- [DOCUMENT SEGMENT]
The main takeaway from observing both types of user journeys on the platform is that Power Users differ from Regular Users from the beginning. Power Users, from their first day, prefer teacher-support features by allocating over 70% of their time into Teacher Productivity Tools and Chatbot Assistants. By their 50th day their use of teacher-support features increase to over 80%. These patterns persist until the sample size becomes too small to make any relevant conclusions (approximately day 70 and beyond). In contrast, Regular Users show less use of Teacher Chatbot Assistants over their first 10 days, spending most of their time using Teacher Productivity Tools and about a quarter of their time on Student Chatbots. Regular users show a distinct trend over time, trading Student Chatbot use for Teacher Chatbot Assistant use. By day 15, Regular user behavior looks more similar to Power User behavior on day one — Student Chatbot use being just under 20% and teacher support tool use reaching almost 70%.

Conclusion and Next Steps

Furthering the landscape mapping portion of our research agenda, this post is the first in a series sharing what we are learning about the use of AI-powered platforms in K12 contexts. In analyzing over 9,000 teachers' engagement with the SchoolAI platform, we found:

  1. For the fall 2024 semester, between the start of school and November 24th, just over 40% of sampled teachers became Regular or Power Users (using the platform 8 days or more).

- [GIVEN INFORMATION]

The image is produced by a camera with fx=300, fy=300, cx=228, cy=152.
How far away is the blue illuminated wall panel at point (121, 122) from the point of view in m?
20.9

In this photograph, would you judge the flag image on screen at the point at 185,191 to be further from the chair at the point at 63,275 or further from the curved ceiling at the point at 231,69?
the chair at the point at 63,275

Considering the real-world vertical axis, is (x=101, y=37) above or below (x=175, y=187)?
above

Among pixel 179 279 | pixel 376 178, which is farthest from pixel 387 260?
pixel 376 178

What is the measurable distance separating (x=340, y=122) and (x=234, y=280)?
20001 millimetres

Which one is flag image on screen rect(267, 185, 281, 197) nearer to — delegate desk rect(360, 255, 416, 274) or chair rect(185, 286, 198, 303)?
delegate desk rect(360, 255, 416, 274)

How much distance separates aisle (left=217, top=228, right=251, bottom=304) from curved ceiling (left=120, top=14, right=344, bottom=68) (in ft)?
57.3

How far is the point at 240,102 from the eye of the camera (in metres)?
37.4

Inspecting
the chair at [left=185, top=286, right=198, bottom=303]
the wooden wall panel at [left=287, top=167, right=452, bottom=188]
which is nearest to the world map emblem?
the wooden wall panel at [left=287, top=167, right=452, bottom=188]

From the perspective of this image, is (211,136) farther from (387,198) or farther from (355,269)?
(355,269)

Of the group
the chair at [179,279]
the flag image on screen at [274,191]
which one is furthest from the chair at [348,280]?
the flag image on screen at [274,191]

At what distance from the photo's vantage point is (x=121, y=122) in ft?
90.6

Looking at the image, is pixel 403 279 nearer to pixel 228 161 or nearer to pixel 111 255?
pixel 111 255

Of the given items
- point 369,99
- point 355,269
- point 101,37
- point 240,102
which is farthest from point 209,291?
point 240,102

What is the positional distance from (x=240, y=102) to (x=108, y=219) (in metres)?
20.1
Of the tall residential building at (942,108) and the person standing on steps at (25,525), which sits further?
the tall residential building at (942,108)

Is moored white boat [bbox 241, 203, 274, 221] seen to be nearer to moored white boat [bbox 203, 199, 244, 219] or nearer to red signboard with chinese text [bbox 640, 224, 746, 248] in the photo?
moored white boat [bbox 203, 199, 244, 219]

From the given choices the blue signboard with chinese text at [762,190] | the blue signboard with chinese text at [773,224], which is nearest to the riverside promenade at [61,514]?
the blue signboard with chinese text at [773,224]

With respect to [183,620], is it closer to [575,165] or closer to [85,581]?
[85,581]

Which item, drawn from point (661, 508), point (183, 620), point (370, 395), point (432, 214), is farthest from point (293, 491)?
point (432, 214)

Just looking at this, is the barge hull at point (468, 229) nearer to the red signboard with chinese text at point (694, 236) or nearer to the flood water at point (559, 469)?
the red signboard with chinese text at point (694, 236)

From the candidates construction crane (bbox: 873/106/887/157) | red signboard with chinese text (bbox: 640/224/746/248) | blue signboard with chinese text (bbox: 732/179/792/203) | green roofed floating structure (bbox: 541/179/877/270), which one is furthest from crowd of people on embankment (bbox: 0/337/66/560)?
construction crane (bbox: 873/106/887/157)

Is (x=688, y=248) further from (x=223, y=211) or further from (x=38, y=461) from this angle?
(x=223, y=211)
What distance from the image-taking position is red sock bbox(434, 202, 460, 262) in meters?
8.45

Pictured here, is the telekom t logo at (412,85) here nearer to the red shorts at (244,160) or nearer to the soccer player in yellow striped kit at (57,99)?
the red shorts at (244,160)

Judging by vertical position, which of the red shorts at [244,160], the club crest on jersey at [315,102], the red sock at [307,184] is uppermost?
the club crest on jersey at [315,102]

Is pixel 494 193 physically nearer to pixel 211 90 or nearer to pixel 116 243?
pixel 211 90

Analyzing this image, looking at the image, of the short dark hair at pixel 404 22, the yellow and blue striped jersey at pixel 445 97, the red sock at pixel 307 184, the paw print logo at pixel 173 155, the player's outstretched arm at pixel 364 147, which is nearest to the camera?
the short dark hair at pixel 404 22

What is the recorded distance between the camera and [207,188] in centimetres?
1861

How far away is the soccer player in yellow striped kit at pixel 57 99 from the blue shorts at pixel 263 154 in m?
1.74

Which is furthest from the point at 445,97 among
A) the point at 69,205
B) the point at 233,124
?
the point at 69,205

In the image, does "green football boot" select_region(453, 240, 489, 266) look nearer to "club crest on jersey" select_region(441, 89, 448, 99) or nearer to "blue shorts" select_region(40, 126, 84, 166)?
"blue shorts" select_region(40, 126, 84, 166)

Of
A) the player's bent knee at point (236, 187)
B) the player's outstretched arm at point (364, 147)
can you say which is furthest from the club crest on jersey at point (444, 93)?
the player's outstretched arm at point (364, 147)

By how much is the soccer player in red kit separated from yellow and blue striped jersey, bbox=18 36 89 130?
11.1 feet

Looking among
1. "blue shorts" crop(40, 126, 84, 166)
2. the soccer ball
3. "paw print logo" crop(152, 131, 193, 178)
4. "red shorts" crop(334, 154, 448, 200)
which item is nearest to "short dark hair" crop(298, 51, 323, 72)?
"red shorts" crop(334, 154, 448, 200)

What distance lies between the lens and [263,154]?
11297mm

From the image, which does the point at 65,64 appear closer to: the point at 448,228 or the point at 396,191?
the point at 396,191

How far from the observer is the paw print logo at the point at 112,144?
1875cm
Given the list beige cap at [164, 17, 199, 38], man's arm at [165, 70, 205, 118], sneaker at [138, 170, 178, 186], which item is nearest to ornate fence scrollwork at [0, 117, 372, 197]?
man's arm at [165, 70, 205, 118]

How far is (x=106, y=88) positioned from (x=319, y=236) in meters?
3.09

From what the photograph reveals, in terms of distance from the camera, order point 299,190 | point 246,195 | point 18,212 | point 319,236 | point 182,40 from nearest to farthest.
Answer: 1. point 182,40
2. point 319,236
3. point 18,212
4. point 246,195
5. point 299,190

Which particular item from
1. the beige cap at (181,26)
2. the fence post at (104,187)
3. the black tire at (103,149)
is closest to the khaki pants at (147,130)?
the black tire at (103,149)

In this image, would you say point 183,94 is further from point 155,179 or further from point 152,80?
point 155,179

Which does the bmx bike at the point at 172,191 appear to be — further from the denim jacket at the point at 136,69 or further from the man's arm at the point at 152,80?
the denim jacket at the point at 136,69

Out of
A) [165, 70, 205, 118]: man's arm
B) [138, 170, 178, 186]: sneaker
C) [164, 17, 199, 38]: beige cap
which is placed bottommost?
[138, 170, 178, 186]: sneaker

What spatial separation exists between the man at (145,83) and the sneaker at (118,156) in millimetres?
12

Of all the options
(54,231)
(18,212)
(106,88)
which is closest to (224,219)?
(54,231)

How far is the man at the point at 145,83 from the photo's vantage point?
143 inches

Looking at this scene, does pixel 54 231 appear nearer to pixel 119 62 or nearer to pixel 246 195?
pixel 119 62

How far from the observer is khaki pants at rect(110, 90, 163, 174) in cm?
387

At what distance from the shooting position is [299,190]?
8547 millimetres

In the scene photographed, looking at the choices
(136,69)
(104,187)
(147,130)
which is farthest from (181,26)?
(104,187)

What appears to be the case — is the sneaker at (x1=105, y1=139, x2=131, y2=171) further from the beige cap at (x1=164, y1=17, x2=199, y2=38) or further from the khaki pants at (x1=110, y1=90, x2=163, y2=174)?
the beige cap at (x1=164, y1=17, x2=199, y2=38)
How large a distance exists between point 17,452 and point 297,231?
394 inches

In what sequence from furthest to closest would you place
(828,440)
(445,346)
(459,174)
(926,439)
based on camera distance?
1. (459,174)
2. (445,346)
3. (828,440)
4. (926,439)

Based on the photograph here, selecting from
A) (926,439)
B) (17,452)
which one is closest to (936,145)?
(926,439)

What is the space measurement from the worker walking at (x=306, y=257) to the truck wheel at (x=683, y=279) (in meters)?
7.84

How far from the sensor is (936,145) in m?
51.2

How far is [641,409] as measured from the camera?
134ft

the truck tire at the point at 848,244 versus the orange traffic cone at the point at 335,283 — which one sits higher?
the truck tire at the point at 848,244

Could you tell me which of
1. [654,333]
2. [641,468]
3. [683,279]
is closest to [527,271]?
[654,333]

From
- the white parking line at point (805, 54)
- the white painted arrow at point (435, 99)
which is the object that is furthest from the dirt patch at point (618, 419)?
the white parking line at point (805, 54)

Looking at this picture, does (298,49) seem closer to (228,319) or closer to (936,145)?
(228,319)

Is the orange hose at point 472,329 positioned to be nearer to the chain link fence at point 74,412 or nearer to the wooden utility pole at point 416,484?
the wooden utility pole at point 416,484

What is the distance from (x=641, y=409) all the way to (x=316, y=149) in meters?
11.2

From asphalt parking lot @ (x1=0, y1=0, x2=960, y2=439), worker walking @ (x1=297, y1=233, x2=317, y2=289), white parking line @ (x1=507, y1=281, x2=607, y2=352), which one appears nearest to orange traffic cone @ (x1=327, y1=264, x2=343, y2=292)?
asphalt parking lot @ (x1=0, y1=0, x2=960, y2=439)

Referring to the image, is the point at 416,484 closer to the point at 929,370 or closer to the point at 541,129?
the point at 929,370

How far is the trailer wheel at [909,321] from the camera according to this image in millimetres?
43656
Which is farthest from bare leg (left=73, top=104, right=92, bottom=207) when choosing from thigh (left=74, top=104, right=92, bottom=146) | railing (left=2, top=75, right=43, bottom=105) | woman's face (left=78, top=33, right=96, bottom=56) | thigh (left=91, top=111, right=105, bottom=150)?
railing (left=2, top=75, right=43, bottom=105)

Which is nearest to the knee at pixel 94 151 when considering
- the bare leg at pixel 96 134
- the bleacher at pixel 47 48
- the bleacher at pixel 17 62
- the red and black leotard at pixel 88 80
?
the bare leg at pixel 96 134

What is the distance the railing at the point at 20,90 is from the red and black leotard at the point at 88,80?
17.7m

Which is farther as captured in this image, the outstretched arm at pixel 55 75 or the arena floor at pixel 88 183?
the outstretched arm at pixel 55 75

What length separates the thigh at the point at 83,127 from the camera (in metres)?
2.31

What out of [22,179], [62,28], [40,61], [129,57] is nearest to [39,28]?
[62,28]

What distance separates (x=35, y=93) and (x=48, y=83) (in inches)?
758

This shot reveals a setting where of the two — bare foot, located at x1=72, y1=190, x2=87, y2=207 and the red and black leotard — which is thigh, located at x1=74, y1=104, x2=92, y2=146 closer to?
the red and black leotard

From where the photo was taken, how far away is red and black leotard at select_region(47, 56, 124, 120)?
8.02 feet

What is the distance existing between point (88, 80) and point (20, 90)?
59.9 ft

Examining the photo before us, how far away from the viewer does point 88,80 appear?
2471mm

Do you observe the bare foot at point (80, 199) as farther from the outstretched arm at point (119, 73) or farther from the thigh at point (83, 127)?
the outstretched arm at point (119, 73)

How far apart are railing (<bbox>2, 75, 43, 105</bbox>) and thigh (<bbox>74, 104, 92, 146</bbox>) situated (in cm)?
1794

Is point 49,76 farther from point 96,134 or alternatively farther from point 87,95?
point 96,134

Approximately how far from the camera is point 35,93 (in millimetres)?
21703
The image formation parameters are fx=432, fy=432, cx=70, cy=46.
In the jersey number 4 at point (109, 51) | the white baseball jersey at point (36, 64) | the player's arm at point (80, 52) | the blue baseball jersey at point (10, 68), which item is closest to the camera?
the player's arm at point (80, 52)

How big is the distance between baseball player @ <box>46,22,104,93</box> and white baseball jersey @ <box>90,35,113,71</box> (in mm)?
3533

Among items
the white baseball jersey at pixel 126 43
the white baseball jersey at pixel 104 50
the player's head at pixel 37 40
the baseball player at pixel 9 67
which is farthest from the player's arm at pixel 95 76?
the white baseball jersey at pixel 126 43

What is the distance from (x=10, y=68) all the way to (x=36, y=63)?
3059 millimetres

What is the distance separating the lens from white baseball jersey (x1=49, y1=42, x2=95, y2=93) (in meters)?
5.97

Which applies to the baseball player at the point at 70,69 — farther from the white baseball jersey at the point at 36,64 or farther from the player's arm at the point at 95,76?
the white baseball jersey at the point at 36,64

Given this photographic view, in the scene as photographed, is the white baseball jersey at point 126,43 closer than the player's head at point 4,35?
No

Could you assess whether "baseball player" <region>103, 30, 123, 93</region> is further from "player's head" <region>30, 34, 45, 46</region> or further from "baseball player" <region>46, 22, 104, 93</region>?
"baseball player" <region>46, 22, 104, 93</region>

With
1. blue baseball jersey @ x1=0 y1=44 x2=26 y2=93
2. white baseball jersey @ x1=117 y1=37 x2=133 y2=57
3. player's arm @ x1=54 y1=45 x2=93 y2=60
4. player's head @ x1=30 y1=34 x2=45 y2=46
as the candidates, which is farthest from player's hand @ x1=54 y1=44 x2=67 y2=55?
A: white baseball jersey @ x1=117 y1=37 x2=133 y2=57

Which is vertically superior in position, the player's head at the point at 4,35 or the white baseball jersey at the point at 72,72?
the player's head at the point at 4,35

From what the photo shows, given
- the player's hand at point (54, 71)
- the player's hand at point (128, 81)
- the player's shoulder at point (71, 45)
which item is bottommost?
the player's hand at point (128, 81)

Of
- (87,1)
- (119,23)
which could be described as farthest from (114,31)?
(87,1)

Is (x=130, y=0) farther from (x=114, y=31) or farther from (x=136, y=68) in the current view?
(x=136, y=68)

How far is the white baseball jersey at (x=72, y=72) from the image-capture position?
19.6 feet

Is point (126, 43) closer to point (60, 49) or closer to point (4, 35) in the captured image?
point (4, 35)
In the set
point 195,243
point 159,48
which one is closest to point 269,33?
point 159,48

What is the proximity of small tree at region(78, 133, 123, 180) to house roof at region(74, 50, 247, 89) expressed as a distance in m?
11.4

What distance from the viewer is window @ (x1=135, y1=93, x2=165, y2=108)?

- [YOUR GOAL] In the SchoolAI usage text above, copy everything from "Conclusion and Next" down to "days or more)." word for word.

- [YOUR SOLUTION]
Conclusion and Next Steps

Furthering the landscape mapping portion of our research agenda, this post is the first in a series sharing what we are learning about the use of AI-powered platforms in K12 contexts. In analyzing over 9,000 teachers' engagement with the SchoolAI platform, we found:

  1. For the fall 2024 semester, between the start of school and November 24th, just over 40% of sampled teachers became Regular or Power Users (using the platform 8 days or more).